• EXERCISE DIRECTIONS
Each line in the data must be reproduced as written, except for any picture.

[DATA SUPPLIED]

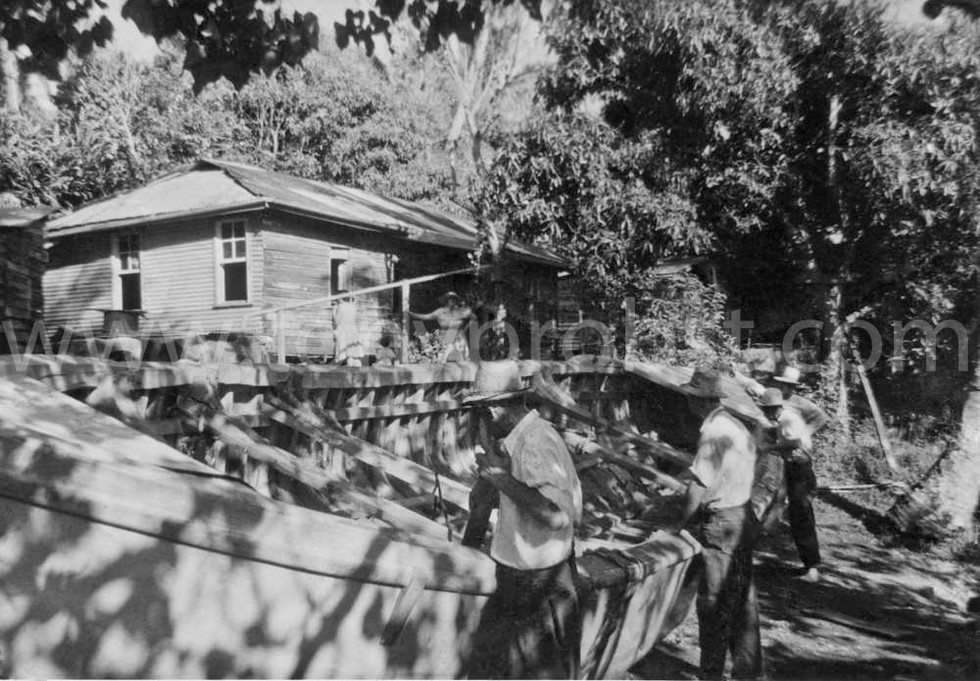 1959 a Finished Longboat ready to  haul to Bounty Bay. Ethel in front of house. Elwin in front Virgil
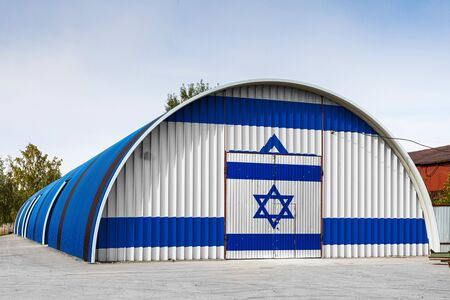 Close-up of the national flag of Israel painted on the metal wall of a large warehouse the closed territory against blue sky. The concept of storage of goods, entry to a closed area, logistics
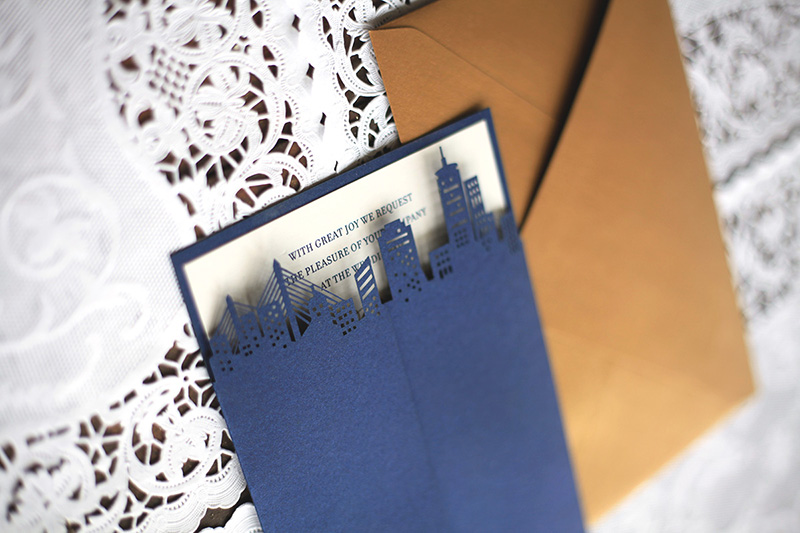 Our laser cut city skyline wedding invitation, featuring Boston, in navy blue metallic card stock.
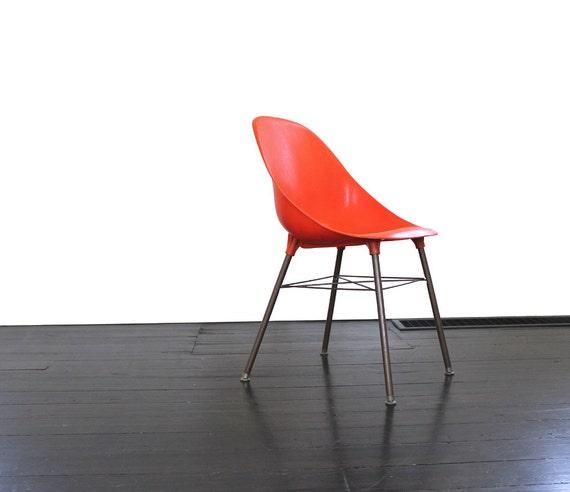 vintage plastic orange shell chair with metal legs
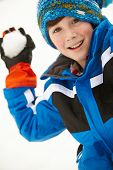 stock photo of snowball-fight  - Young Boy About To Throw Snowball Wearing Woolly Hat - JPG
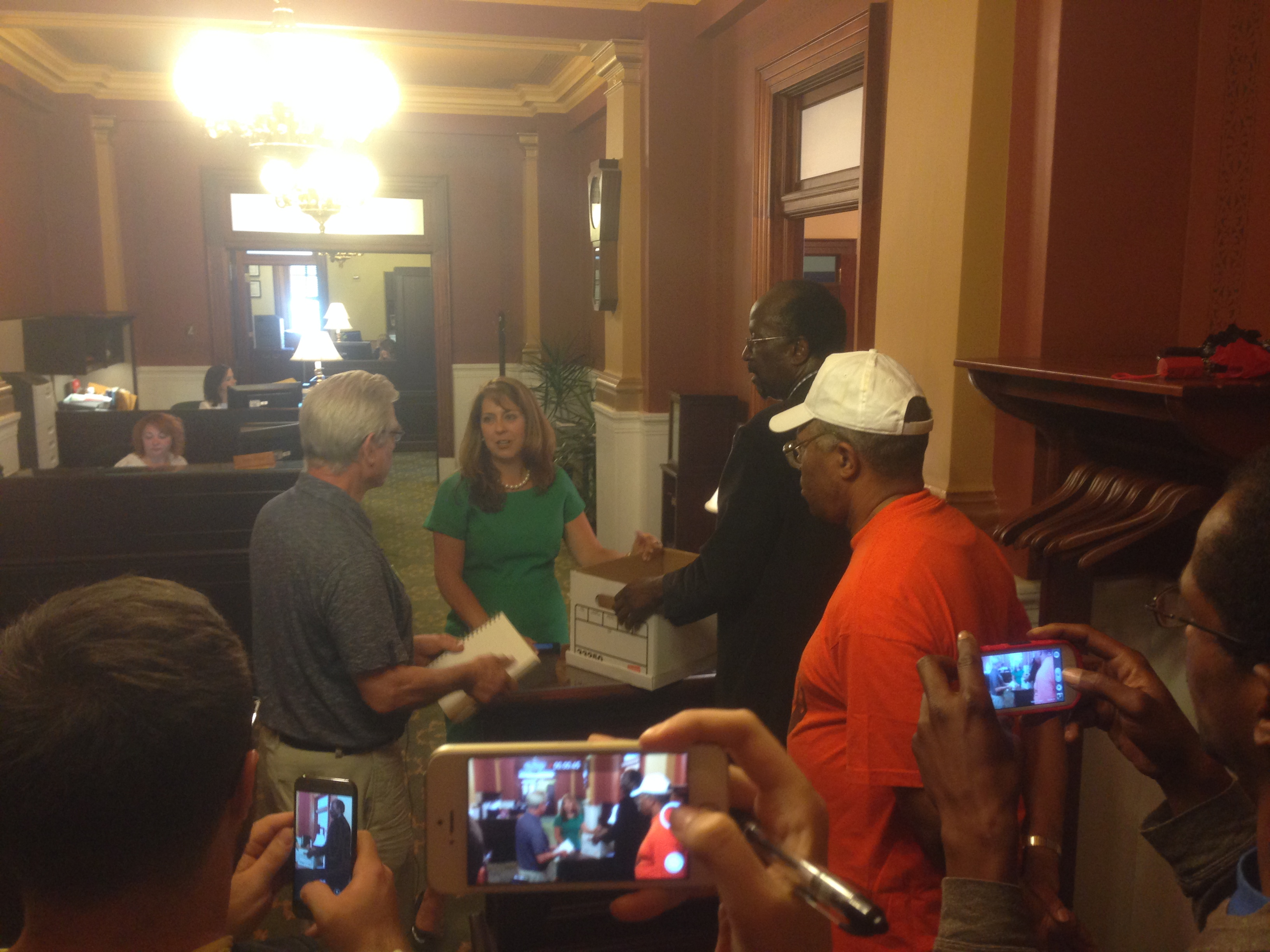 Members of the coalition deliver petitions to Senate Majority Leader Jake Corman's staff.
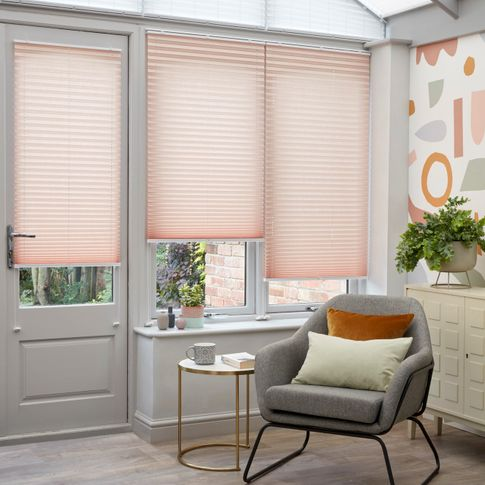 Peachy pink Pleated blinds hanging at varying drop heights on the conservatory doors and windows and upper windows are dressed with white Highgrove pleated blinds.
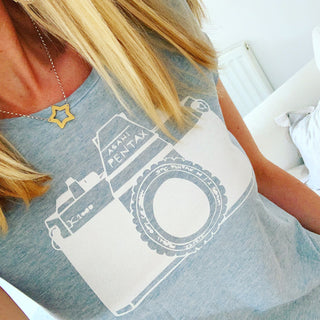 White camera on blue tee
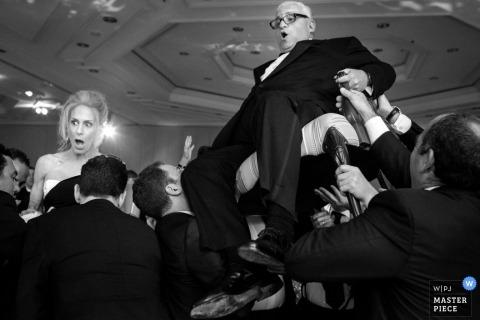 El fotógrafo de bodas de San Diego capturó esta foto en blanco y negro de la novia y el novio que fueron izados en sillas sobre la pista de baile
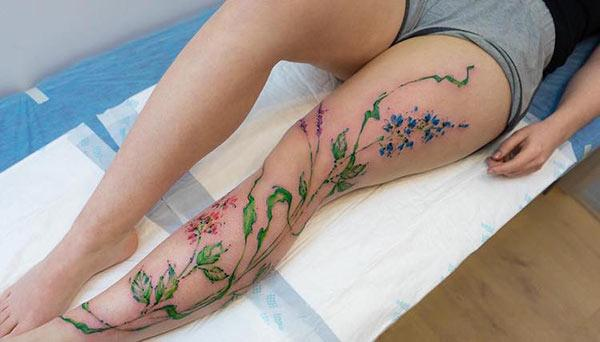 Delightful Flowers with leaves watercolor leg tattoo designs for Women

[/DATA SUPPLIED]

• SOLUTION TO THE EXERCISE
 1959 a Finished Longboat ready to  haul to Bounty Bay. Ethel in front of house. Elwin in front Virgil
 Close-up of the national flag of Israel painted on the metal wall of a large warehouse the closed territory against blue sky. The concept of storage of goods, entry to a closed area, logistics
 Our laser cut city skyline wedding invitation, featuring Boston, in navy blue metallic card stock.
 vintage plastic orange shell chair with metal legs
 stock photo of snowball-fight  - Young Boy About To Throw Snowball Wearing Woolly Hat - JPG
 Members of the coalition deliver petitions to Senate Majority Leader Jake Corman's staff.
 Peachy pink Pleated blinds hanging at varying drop heights on the conservatory doors and windows and upper windows are dressed with white Highgrove pleated blinds.
 White camera on blue tee
 El fotógrafo de bodas de San Diego capturó esta foto en blanco y negro de la novia y el novio que fueron izados en sillas sobre la pista de baile
 Delightful Flowers with leaves watercolor leg tattoo designs for Women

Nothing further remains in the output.